Date of Award

12-2012

Degree Type

Dissertation

Degree Name

Doctor of Philosophy

Major

Educational Psychology and Research

Major Professor

Ralph G. Brockett

Committee Members

Mary Ziegler, Gary Skolits, Jean Derco

Abstract

The purpose of this study was to investigate the relationship between technology integration and self-directed learning readiness among K-12 teachers in one large southeastern school district. The intent was to determine the extent to which self-directed learning might predict the level of technology integration. In this study, the Levels of Teaching Innovation (LoTi) (Moersch, 2010) instrument was utilized to measure the level of technology integration (Technology Integration), current instructional practices (CIP), and personal computer use (PCU) of K-12 teachers. Additionally, the Self-Directed Learning Readiness Scale (SDLRS) (Guglielmino, 1977) was employed to measure self-directed learning readiness in K-12 teachers.
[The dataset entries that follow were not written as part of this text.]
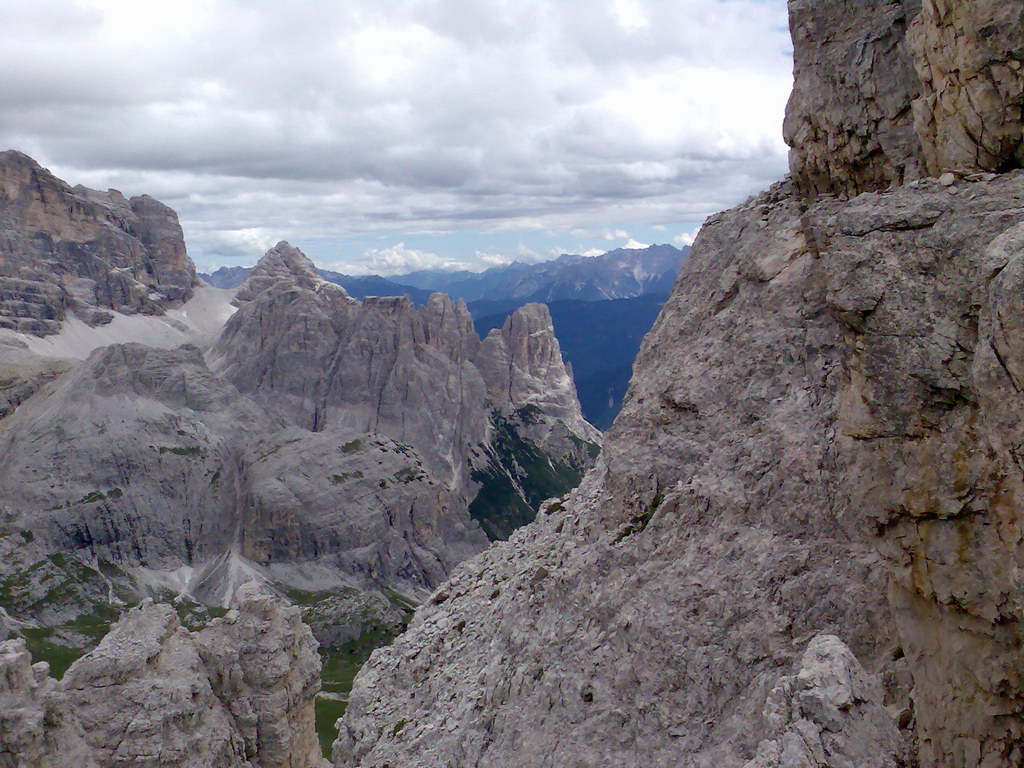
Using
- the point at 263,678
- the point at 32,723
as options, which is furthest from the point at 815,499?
the point at 263,678

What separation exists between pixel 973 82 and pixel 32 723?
5432 centimetres

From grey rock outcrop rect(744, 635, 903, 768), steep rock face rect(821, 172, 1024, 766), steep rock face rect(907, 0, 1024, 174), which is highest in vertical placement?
steep rock face rect(907, 0, 1024, 174)

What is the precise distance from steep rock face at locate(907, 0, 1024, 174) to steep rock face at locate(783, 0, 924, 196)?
8.42ft

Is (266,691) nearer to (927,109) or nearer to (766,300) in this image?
(766,300)

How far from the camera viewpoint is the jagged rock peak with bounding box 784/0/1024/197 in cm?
1496

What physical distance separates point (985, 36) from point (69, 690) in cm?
5783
To conduct this study, one large, southeastern K-12 school district was chosen as the population. Of this population, 15 schools agreed to participate, 10 elementary schools, four middle schools, and one high school. Of these 15 schools, 722 teachers were contacted and 135 responded. Analysis was conducted to investigate the relationships between the major variables of self-directed learning readiness, levels of technology integration, current instructional practices, and personal computer use. Demographic variables of age, experience, grade level, and subject area also were examined.

This study revealed that self-directed learning readiness has both a significant relationship with and is a predictor of levels of technology integration and current instructional practices, two of the three factors of teaching innovation. Additionally the study showed that elementary teachers have higher levels of current instructional practices, which means they are more likely to utilize student-centered learning activities, than their secondary counterparts. Finally, the results of the study showed that personal computer use had no significant relationship with other variables, indicating that the age of the user and the comfort level of the user have no bearing on their level of self-direction in using technology. Thus, the major significance of this study is that self-directed learning is a predictor, though a weak model, of teaching innovation and therefore professional development in schools should focus more on self-directed learning when trying to integrate technology.